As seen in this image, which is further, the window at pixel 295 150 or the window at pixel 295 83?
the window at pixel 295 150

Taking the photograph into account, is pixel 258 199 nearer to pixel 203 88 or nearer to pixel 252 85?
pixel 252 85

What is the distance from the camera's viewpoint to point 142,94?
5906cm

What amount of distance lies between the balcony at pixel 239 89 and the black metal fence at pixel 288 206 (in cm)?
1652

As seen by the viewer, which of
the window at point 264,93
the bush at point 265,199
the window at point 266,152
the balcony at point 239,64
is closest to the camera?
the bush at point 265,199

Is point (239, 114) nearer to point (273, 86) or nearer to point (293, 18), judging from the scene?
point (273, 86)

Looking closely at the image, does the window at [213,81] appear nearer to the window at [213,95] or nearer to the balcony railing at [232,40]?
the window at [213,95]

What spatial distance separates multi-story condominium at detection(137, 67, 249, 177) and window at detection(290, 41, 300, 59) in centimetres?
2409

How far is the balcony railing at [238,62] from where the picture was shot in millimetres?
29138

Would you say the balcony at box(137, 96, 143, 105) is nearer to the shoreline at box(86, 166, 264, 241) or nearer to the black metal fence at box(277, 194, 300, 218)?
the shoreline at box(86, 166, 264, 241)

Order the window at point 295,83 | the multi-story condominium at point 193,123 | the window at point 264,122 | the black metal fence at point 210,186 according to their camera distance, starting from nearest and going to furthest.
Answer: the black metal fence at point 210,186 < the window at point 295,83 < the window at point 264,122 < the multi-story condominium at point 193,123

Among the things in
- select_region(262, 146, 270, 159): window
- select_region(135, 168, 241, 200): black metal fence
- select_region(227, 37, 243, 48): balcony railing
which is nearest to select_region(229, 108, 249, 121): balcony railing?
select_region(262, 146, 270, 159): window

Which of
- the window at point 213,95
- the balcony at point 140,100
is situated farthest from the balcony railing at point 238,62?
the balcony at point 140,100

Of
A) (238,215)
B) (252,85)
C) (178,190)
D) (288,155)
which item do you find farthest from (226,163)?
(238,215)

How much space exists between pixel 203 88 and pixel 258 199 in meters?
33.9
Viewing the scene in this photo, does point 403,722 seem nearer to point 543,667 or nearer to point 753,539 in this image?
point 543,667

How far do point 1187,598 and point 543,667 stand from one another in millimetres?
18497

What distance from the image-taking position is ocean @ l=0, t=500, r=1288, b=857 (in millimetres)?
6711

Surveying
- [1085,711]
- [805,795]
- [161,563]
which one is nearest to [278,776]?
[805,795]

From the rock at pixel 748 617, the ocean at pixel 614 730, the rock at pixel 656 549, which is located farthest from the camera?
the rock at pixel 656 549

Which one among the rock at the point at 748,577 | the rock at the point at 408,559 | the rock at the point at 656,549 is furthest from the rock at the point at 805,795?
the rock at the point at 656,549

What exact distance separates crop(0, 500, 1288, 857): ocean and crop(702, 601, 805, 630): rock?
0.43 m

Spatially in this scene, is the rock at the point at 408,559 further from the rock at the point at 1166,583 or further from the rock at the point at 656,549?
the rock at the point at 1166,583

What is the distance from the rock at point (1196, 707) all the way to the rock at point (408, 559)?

# [Problem to work on]
Rewrite the records from the line containing "From the rock at pixel" through the end of the records, replacing "ocean" with "sea" and leaving everything else unchanged.

# [Task response]
From the rock at pixel 748 617, the sea at pixel 614 730, the rock at pixel 656 549, which is located farthest from the camera?
the rock at pixel 656 549

Which one among the rock at the point at 748,577 | the rock at the point at 408,559 | the rock at the point at 656,549 is furthest from the rock at the point at 805,795?
the rock at the point at 656,549

What exact distance separates crop(0, 500, 1288, 857): sea and crop(702, 601, 805, 630): rock?
0.43 m

Spatially in this scene, is the rock at the point at 408,559 further from the rock at the point at 1166,583 or further from the rock at the point at 656,549?
the rock at the point at 1166,583

What is the distance from the rock at point (1196, 707) all the way to the rock at point (408, 559)?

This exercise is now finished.